Daqui resulta que quando, durante o período da infracção, uma sociedade‑mãe detinha 100% do capital de uma das suas filiais e, indirectamente, através desta, 100% do capital de outras filiais situadas em diferentes Estados‑Membros, a Comissão presumiu, portanto, acertadamente que a sociedade‑mãe, durante o período da infracção, exerceu uma influência determinante na política comercial destas últimas.

(cf. n.os 56 a 60, 69 e 70, 108, 381)

2.      Por forçado princípio da individualidade das penas e das sanções, aplicável em qualquer procedimento administrativo susceptível de conduzir a sanções nos termos das regras de concorrência da União, uma empresa só deve ser punida por factos que lhe sejam individualmente imputados. Contudo, este princípio deve ser conciliado com o conceito de empresa. Com efeito, não é uma relação de incentivo à infracção entre a sociedade‑mãe e a sua filial nem, por maioria de razão, uma implicação da primeira na referida infracção, mas o facto de constituírem uma única empresa na acepção do artigo 81.° CE que habilita a Comissão a dirigir à sociedade‑mãe de um grupo de sociedades uma decisão que aplica coimas.

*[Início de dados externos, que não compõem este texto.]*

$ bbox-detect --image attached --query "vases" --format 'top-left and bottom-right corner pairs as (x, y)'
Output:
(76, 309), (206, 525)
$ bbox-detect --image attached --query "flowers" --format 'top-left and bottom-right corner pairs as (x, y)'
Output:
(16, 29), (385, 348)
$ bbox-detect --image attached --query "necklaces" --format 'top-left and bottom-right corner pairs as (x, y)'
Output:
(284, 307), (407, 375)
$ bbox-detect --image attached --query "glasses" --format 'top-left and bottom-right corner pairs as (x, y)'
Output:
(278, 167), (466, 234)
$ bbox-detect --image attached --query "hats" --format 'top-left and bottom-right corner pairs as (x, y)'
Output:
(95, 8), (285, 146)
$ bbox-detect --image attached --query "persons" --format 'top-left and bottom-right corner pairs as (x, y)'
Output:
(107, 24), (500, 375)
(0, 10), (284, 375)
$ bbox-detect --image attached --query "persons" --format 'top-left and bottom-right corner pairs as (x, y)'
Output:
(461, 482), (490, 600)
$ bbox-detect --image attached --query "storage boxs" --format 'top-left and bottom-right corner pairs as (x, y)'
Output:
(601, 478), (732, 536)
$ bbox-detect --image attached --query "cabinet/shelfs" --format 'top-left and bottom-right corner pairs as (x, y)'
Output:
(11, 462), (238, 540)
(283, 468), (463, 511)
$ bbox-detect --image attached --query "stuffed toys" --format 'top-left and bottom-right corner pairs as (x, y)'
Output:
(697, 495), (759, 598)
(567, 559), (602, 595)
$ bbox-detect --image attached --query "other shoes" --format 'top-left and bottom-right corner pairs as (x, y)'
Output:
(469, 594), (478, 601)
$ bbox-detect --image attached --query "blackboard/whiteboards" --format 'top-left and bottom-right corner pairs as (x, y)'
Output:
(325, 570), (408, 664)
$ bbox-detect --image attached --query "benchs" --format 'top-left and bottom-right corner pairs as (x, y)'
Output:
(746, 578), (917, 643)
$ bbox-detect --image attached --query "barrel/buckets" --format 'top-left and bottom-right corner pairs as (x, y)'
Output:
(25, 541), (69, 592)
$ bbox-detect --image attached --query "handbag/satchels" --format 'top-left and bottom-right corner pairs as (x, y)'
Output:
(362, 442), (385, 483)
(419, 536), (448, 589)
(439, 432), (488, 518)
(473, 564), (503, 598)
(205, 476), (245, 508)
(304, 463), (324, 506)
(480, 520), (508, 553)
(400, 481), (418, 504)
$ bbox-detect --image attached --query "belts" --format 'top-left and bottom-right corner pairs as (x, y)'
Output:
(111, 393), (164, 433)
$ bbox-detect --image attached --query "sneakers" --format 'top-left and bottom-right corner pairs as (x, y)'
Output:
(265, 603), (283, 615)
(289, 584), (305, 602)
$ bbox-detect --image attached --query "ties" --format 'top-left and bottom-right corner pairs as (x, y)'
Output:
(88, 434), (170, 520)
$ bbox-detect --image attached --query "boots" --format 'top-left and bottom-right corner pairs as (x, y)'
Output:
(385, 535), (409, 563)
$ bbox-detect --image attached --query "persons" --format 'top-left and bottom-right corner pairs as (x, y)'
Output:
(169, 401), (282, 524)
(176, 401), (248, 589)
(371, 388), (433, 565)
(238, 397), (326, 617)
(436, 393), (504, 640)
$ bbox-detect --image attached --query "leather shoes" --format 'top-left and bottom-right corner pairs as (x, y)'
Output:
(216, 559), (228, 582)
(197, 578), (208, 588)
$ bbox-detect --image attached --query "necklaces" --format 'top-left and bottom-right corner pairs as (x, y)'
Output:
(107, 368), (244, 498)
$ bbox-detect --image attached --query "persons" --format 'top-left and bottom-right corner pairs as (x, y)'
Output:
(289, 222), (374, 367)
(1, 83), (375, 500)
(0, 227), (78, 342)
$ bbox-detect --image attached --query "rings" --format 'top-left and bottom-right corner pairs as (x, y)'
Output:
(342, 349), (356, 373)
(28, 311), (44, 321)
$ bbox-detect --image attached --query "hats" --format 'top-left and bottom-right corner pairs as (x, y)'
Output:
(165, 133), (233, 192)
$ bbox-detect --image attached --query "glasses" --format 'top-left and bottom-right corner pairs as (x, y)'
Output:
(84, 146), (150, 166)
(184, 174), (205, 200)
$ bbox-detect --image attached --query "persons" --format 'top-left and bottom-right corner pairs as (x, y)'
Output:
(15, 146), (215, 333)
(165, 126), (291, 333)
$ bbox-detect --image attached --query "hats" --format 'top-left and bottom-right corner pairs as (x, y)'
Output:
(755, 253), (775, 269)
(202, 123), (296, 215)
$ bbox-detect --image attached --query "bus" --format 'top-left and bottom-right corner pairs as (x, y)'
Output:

O princípio da presunção de inocência, como resulta designadamente do artigo 6.°, n.° 2, da Convenção Europeia para os Direitos do Homem, faz parte dos direitos fundamentais reconhecidos na ordem jurídica da União e que, por outro lado, for reafirmado no artigo 6.°, n.° 2, UE e no artigo 48.° da Carta dos Direitos Fundamentais da União Europeia. Atenta a natureza das infracções em causa, bem como a natureza e o grau de severidade das sanções que lhe estão associadas, o princípio da presunção de inocência aplica‑se, nomeadamente, aos processos relativos a violações das regras de concorrência aplicáveis às empresas e susceptíveis de conduzir à imposição de coimas ou de sanções pecuniárias compulsórias.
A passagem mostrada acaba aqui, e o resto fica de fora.